*Written instruction*. Repeat the lines of the material below word for word, starting with the line that contains "If you look" and going on through the end of the material.

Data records

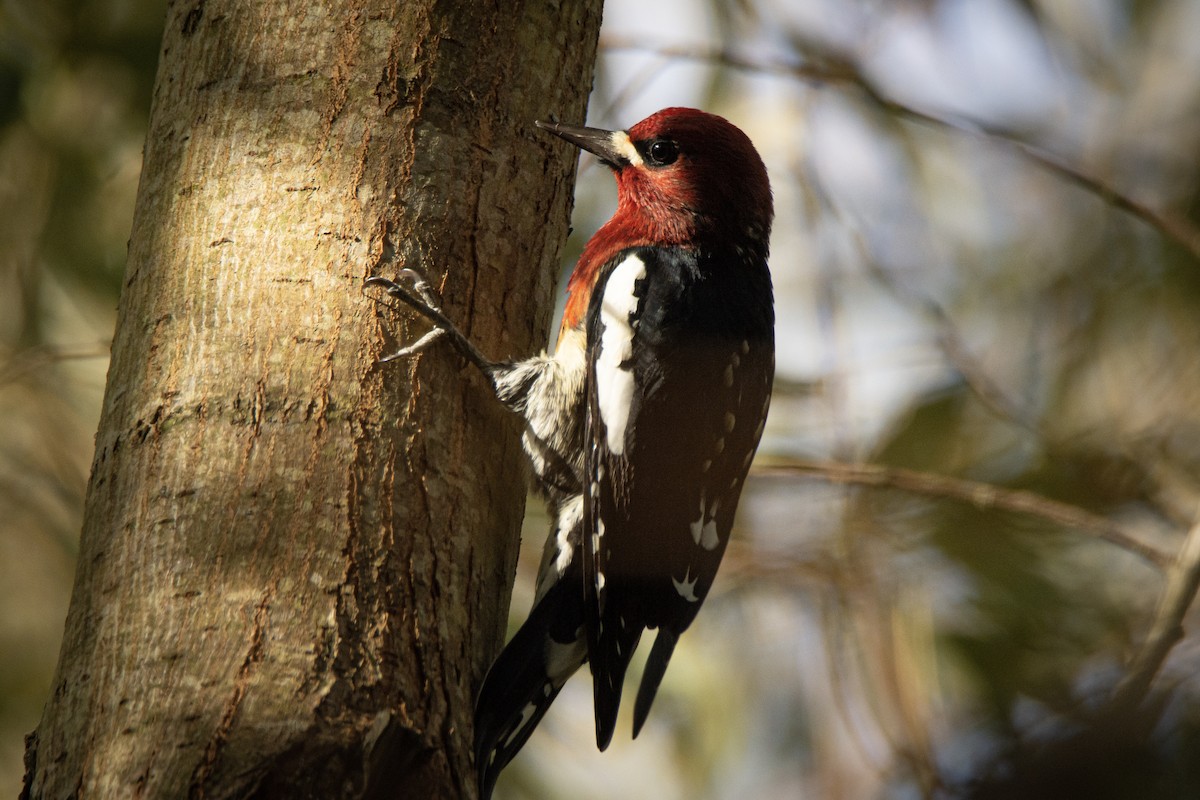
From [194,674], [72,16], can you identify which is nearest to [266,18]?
[194,674]

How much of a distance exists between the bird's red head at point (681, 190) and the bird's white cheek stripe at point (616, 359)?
0.69 feet

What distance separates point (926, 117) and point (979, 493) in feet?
4.17

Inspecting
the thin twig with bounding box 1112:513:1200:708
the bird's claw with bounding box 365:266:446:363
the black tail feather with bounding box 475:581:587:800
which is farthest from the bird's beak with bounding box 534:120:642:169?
the thin twig with bounding box 1112:513:1200:708

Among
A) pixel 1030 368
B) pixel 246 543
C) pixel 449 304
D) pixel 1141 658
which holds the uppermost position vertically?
pixel 1030 368

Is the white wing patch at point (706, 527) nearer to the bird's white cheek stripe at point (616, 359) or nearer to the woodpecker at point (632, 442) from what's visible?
the woodpecker at point (632, 442)

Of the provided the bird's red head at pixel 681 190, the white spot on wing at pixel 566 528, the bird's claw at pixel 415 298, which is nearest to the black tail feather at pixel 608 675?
the white spot on wing at pixel 566 528

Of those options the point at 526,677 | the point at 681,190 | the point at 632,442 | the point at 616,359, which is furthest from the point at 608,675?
the point at 681,190

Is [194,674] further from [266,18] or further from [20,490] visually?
[20,490]

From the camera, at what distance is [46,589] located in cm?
550

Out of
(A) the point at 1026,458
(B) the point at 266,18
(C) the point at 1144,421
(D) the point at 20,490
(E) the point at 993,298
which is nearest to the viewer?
(B) the point at 266,18

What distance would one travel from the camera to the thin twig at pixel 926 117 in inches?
130

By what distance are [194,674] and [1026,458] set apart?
284cm

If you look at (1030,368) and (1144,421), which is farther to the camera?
(1030,368)

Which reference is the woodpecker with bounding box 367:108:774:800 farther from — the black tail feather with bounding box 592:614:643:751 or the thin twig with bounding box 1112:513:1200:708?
the thin twig with bounding box 1112:513:1200:708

*Exercise output*.
If you look at (1030,368) and (1144,421), which is farther to the camera?
(1030,368)

Which reference is the woodpecker with bounding box 367:108:774:800 farther from — the black tail feather with bounding box 592:614:643:751 or the thin twig with bounding box 1112:513:1200:708?
the thin twig with bounding box 1112:513:1200:708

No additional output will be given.